◆ **What you are asked to do**
Please render the part of the records below that opens with the line containing "Visible within this" and closes with the line containing "2. fence post" as a numbered list, leaving out blank lines and the pictures.

◆ **Data provided**
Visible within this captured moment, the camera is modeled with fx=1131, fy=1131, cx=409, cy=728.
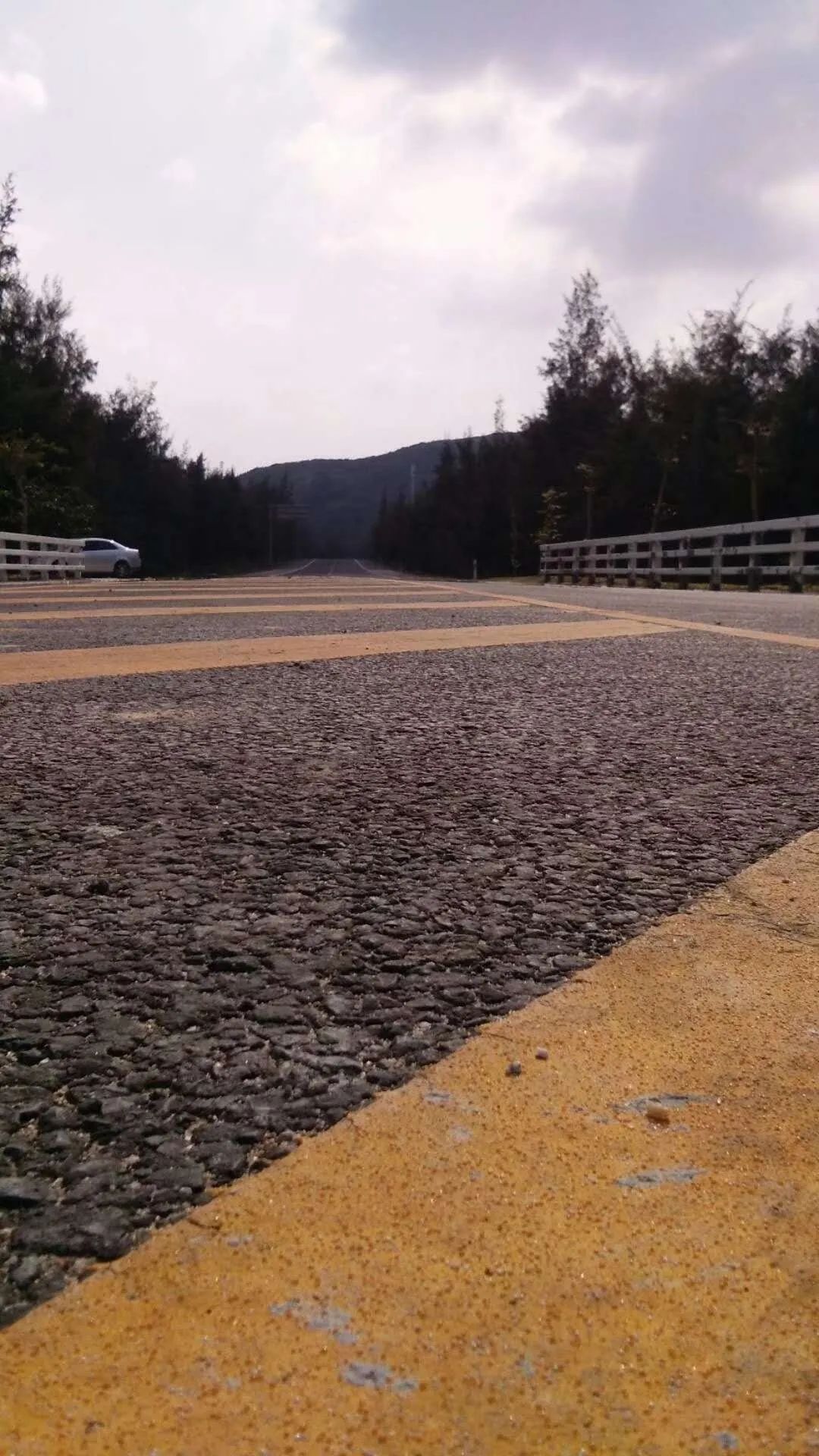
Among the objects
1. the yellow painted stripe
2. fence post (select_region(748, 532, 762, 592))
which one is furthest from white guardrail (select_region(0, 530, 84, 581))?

==

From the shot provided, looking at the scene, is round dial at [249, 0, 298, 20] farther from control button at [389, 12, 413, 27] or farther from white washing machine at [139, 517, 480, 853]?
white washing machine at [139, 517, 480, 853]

◆ **Solution to the exercise**
1. Visible within this captured moment, the camera is modeled with fx=1131, fy=1131, cx=409, cy=728.
2. Among the objects
3. 1. the yellow painted stripe
4. 2. fence post (select_region(748, 532, 762, 592))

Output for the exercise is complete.